**RECORDS FOR PROCESSING**.

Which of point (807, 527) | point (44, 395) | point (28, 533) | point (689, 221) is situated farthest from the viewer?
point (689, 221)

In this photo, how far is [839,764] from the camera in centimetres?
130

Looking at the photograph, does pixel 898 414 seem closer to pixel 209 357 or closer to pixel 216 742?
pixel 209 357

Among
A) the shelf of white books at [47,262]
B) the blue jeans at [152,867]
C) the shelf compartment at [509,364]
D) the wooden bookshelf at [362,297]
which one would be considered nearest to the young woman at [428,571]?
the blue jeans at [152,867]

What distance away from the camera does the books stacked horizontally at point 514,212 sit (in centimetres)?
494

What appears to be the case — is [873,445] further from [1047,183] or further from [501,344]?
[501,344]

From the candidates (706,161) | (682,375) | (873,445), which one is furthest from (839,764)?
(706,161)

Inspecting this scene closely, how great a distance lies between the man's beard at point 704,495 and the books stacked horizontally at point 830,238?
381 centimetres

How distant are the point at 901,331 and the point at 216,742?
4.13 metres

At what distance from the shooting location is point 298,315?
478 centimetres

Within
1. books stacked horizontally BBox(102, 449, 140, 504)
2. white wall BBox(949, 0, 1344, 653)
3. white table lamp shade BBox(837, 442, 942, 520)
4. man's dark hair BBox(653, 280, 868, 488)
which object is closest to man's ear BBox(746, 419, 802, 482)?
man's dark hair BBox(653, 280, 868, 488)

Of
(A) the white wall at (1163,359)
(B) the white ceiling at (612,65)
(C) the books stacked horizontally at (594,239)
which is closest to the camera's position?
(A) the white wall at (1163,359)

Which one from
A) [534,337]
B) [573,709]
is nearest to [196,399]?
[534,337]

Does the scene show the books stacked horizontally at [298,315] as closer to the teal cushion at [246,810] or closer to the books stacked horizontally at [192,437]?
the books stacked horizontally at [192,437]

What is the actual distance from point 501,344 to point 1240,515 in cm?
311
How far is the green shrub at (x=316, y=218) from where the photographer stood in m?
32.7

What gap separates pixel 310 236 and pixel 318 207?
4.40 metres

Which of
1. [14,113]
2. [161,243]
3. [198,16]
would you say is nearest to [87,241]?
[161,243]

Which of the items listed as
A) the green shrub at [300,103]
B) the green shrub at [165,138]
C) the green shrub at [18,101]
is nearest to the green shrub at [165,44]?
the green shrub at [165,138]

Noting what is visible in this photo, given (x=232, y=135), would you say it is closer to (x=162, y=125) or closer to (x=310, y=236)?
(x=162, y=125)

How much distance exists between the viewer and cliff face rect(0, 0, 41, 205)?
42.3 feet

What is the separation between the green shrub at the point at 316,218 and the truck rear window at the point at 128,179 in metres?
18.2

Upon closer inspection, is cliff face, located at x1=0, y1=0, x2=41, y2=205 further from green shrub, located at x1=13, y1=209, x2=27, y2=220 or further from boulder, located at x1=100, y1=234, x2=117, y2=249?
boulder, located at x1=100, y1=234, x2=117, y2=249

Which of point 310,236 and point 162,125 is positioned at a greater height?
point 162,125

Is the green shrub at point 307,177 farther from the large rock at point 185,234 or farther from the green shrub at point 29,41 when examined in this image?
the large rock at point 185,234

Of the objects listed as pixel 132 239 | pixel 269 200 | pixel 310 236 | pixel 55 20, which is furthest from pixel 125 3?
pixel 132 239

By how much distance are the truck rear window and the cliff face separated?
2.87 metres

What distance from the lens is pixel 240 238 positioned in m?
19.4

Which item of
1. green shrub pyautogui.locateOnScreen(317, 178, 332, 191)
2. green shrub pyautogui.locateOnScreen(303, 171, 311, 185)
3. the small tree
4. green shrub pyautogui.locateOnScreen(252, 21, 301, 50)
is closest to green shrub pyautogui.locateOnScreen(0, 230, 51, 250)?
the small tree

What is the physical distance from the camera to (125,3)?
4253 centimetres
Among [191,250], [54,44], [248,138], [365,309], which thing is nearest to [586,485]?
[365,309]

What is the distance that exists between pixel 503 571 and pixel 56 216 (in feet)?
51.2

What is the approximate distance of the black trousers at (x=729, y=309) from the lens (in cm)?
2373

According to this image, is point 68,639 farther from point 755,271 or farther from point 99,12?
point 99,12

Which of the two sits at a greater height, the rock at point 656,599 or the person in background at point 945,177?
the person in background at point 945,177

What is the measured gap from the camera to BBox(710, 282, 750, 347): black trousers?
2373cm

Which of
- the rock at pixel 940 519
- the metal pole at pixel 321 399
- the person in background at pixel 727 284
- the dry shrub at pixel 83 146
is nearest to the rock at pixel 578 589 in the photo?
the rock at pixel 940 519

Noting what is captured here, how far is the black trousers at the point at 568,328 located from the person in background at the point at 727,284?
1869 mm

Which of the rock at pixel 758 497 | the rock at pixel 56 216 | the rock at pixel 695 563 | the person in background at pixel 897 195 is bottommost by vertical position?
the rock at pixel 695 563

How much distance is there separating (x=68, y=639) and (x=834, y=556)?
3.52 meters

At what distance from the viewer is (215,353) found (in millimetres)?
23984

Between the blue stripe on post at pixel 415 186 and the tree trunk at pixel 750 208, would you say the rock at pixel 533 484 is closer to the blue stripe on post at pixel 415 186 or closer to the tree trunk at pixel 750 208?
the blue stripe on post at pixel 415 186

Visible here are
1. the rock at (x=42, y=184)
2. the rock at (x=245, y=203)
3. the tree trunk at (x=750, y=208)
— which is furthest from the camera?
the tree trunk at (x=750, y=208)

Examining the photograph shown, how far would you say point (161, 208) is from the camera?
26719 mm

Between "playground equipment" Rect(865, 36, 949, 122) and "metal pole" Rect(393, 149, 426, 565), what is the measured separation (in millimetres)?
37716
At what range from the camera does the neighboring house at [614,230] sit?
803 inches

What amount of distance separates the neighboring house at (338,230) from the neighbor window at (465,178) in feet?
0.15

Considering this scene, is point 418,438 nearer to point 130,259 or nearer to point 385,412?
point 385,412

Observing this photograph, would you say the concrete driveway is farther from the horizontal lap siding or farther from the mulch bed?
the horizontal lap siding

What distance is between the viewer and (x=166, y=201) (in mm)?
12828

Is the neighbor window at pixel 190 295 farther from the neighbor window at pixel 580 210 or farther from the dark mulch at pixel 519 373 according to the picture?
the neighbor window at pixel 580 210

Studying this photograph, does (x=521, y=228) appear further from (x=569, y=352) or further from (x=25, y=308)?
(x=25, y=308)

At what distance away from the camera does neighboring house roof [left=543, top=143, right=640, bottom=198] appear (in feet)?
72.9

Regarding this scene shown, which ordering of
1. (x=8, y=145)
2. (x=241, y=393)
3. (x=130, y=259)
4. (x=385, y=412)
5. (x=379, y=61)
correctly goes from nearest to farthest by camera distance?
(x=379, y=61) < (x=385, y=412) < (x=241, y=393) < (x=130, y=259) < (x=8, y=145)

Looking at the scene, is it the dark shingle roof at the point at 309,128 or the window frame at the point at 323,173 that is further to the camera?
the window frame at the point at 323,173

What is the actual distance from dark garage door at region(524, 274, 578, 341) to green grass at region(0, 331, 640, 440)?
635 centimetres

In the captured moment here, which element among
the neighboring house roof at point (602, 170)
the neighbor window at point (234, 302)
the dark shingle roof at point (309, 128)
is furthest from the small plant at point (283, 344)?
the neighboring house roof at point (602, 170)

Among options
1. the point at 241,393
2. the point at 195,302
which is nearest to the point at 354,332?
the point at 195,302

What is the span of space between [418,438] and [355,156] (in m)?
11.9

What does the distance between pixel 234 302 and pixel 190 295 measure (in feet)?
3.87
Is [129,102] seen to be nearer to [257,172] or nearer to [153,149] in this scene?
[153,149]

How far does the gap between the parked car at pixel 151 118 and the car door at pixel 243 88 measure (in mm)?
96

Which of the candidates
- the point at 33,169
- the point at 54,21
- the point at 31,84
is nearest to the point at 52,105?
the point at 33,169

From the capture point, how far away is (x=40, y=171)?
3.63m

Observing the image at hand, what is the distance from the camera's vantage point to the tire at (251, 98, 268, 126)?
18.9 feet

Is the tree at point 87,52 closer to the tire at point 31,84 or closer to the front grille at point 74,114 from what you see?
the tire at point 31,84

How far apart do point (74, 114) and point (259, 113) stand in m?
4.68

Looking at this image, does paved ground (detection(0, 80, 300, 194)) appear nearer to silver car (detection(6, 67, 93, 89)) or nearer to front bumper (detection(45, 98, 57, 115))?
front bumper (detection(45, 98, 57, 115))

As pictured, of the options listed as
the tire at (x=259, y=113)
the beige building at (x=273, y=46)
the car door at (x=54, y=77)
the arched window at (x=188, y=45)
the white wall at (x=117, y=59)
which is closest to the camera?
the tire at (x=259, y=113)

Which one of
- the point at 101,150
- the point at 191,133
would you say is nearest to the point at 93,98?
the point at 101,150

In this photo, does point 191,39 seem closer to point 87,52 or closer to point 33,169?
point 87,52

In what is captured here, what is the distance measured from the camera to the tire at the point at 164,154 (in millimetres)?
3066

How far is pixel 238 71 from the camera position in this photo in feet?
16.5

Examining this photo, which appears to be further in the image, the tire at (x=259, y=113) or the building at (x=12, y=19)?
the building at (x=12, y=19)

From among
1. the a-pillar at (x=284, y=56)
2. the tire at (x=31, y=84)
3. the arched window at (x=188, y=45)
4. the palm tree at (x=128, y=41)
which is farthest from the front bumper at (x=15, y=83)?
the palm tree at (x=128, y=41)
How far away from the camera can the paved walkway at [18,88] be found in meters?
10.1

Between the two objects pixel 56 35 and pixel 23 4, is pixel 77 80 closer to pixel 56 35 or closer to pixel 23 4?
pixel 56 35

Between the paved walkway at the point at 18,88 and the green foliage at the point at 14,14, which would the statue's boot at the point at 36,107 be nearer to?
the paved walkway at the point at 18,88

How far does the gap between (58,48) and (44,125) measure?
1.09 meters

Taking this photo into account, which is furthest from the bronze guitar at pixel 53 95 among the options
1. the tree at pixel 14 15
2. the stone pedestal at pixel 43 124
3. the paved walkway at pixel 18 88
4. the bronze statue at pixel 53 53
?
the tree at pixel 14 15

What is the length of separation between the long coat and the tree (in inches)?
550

**TASK PROMPT**. Can you rework everything above, from the line containing "Taking this photo" down to the end of the records, into a numbered list with the blank lines left out?

**RESULT FOR THIS EXERCISE**.
1. Taking this photo into account, which is furthest from the bronze guitar at pixel 53 95 among the options
2. 1. the tree at pixel 14 15
3. 2. the stone pedestal at pixel 43 124
4. 3. the paved walkway at pixel 18 88
5. 4. the bronze statue at pixel 53 53
6. ?
7. the tree at pixel 14 15
8. What is the length of separation between the long coat and the tree (in inches)?
9. 550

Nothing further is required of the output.